Ausgangstext:

Deshalb unterstütze ich die DAAD-Stiftung

Ulla Johansen Stipendium
DAAD/Michael Jordan

Frau Prof. Johansen mit einer ihrer Stipendiatinnen.

Professorin Dr. Ulla C. Johansen hat 2012 das Ulla Johansen-Stipendium ins Leben gerufen. Im Rahmen eines sechs-monatigen Forschungsstipendiums, möchte sie jungen Wissenschaftler/innen die Möglichkeit geben, ihre Arbeiten voranzutreiben und interkulturelle Erfahrungen im Deutschland zu sammeln. Das Ulla-Johansen-Stipendium richtet sich bewusst an Doktoranden, die sich mit Themen der Musik-, Sozial-, Sprach- oder Geschichtswissenschaft sowie Ethnologie beschäftigen.

Aufgabe: Zitieren Sie wörtlich aus dem Text über das Ulla-Johansen-Stipendium oben: Beginnen Sie bei den Worten „Professorin Dr. Ulla“ und enden Sie nach „sowie Ethnologie beschäftigen.“.

Datenteil:
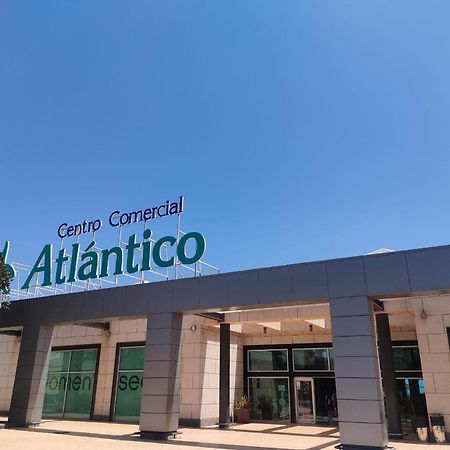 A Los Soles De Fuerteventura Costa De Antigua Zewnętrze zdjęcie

...

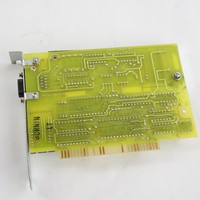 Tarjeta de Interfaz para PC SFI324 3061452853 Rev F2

Lösung:
Professorin Dr. Ulla C. Johansen hat 2012 das Ulla Johansen-Stipendium ins Leben gerufen. Im Rahmen eines sechs-monatigen Forschungsstipendiums, möchte sie jungen Wissenschaftler/innen die Möglichkeit geben, ihre Arbeiten voranzutreiben und interkulturelle Erfahrungen im Deutschland zu sammeln. Das Ulla-Johansen-Stipendium richtet sich bewusst an Doktoranden, die sich mit Themen der Musik-, Sozial-, Sprach- oder Geschichtswissenschaft sowie Ethnologie beschäftigen.